## DOCUMENT PASSAGE
——————————

Kerala High Court
R. Gac Electrodes Ltd. And Anr. vs Union Of India (Uoi) And Ors. on 24 April, 1981
JUDGMENT Narendran, J.
1. A short point in company law arises for consideration in this case. The point is, for payment of remuneration to a director of a company for services of a professional nature rendered by him and for excluding it from his managerial remuneration as a director, is it a certificate of the Central Govt. under Section 309(1), prov. (b) of the companies Act, 1956 (for short " the Act"), that is to be obtained or is it the previous approval of the Central Govt., under Section 310 of the Act that is to be applied for and got.
2. The 1st petitioner is a public limited company with its registered office at Golf Links Road, Kowdiar, Trivandrum, and the 2nd petitioner is a director and shareholder of the 1st petitioner. The 2nd petitioner, who is a solicitor and advocate practising at Bombay, was appointed as a director of the 1st petitioner in 1974. The 2nd petitioner began to render professional services to the 1st petitioner from September, 1976, onwards. The 1st petitioner, through its advocates, by Ex. P-1(c) application, requested the 2nd respondent, Secretary, Company Law Board, for a certificate that the 2nd petitioner possesses the requisite qualifications for the practice of the profession as a solicitor. The 3rd respondent, Under-Secretary, by Ex. P-1(b) letter dated May 10, 1977, informed the 1st petitioner that an application under Form 26 of the Companies (Central Government's) General Rules and Forms, 1956, should be submitted, as Section 310 of the Companies Act, 1956, was attracted. The 1st petitioner's advocate by Ex. P-1(a), letter dated May 18, 1977, pointed out to the 3rd respondent that the application was under Section 309(1) of the Act for the grant of a certificate and for the exclusion of the remuneration paid to the 2nd petitioner for services rendered by him as a solicitor. The 3rd respondent, however, by Ex. P-l letter dated September 30, 1977, insisted that a Form 26 application should be made to the Central Govt. By way of abundant caution, and without prejudice to its contentions, the 1st petitioner filed the application as insisted upon in Ex. P-1 letter. As insisted by the 3rd respondent, the 1st petitioner got a resolution passed by the shareholders sanctioning the said payment and forwarded the same to the 3rd respondent. Later, the 1st petitioner reconsidered the matter and by Ex. P-2(a) letter dated March 15, 1979, withdrew its application submitted under Section 310 of the Act and contended that by the payments in question, no question of any increase in the remuneration of the director within the meaning of Section 310 of the Act arose. On May 31, 1979, Ex. P-2 reminder was also sent to the 3rd respondent.

——————————

## Visual spatial reasoning records
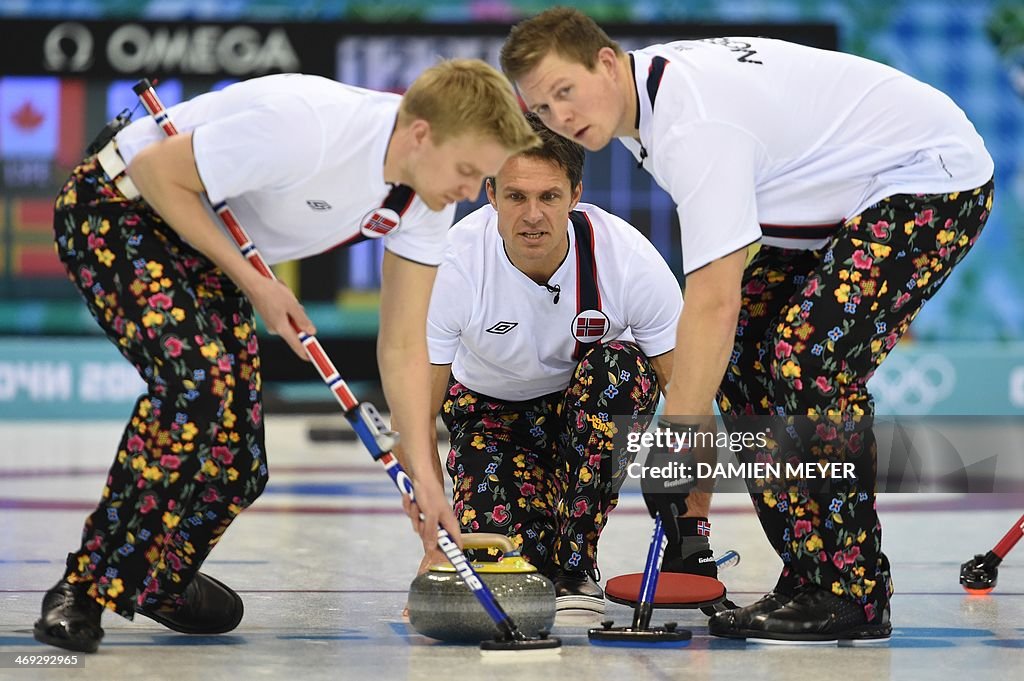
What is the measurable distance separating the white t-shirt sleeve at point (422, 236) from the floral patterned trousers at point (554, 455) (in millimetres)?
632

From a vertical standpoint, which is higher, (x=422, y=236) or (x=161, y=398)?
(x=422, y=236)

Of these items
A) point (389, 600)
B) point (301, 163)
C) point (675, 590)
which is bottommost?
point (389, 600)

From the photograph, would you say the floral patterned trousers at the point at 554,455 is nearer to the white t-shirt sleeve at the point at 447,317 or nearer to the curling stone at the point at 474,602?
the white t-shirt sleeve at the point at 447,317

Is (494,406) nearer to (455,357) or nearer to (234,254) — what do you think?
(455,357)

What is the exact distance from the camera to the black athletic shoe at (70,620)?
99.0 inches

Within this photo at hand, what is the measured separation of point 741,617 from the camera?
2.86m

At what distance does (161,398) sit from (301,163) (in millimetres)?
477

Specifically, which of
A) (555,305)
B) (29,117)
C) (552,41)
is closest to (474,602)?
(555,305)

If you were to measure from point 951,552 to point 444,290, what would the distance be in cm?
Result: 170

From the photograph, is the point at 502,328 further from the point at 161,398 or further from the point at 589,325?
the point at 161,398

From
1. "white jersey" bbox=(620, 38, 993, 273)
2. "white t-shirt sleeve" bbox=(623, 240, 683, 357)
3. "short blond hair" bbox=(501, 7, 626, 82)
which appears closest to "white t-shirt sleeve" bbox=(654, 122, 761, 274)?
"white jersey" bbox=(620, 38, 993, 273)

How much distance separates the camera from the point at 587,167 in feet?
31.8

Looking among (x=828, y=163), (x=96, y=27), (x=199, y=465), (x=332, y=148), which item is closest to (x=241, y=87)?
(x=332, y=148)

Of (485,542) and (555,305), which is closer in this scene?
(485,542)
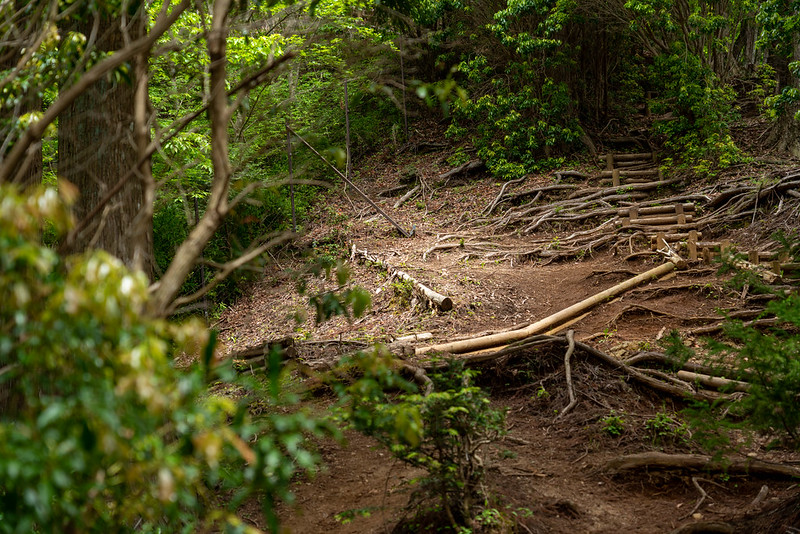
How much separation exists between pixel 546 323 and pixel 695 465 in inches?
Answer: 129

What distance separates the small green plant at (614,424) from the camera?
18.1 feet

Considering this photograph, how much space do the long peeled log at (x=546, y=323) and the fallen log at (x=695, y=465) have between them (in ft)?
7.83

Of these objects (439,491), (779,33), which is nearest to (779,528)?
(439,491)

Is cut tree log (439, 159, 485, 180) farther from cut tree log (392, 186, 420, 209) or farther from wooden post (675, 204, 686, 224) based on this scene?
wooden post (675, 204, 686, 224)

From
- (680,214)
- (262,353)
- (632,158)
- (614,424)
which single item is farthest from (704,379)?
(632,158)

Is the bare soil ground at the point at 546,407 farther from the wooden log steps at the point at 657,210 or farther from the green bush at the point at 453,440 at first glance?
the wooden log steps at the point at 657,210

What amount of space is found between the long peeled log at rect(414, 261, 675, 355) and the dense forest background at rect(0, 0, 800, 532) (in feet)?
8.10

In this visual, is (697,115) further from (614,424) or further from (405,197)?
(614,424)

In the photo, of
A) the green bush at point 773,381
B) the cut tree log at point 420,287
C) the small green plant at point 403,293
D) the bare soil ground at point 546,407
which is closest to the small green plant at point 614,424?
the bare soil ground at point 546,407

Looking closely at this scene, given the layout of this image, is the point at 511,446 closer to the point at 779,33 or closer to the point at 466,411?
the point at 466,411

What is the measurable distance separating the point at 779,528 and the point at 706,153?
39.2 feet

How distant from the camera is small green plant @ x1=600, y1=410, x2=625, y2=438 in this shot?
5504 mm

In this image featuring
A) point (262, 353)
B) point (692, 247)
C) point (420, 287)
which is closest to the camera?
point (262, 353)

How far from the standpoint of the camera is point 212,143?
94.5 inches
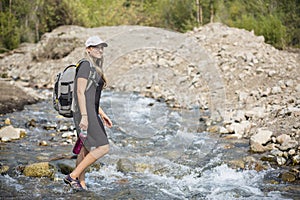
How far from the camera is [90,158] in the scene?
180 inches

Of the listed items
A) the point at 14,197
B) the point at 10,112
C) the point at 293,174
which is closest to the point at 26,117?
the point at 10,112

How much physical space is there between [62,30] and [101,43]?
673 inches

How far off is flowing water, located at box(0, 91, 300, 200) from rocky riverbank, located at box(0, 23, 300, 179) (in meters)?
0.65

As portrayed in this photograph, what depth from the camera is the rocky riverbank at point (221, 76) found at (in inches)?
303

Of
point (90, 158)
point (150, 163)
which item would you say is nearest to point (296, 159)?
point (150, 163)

——————————

## WRITTEN TASK 1
In the Kerala High Court judgment, what profession does the 2nd petitioner practice, and where?
## WRITTEN TASK 2
Echo the Kerala High Court judgment from "Kerala High Court" to "for and got.".
## WRITTEN TASK 3
Carry on the Kerala High Court judgment from the point where it stops.
The records aren't needed for anything here.

## TASK RESPONSE 1
Solicitor and advocate, practising at Bombay.

## TASK RESPONSE 2
Kerala High Court
R. Gac Electrodes Ltd. And Anr. vs Union Of India (Uoi) And Ors. on 24 April, 1981
JUDGMENT Narendran, J.
1. A short point in company law arises for consideration in this case. The point is, for payment of remuneration to a director of a company for services of a professional nature rendered by him and for excluding it from his managerial remuneration as a director, is it a certificate of the Central Govt. under Section 309(1), prov. (b) of the companies Act, 1956 (for short " the Act"), that is to be obtained or is it the previous approval of the Central Govt., under Section 310 of the Act that is to be applied for and got.

## TASK RESPONSE 3
3. The 2nd petitioner is a director of two other companies and he has been rendering legal services to those companies from 1968 onwards.
Exhibits P-3 and P-4 are certificates issued by the Central Govt. under Section 309(1) of the Act to the said companies.
4. In spite of Ex. P-2 reminder, no sanction was forthcoming from the respondents. It was under the above circumstances that the petitioners approached this court with this original petition. The reliefs prayed for in the original petition are : (1) for a writ in the nature of mandamus or any other writ, direction or order to the respondents to issue a certificate under Section 309(1) of the Act regarding the qualifications of the 2nd petitioner to practise as a solicitor and advocate, and (2) for a writ of certiorari or any other writ, direction or order to quash the orders, Exs. P-1 and P-1(b) (instead of "P-1(b)" it is typewritten " P-1(a)". This can only be a typing mistake).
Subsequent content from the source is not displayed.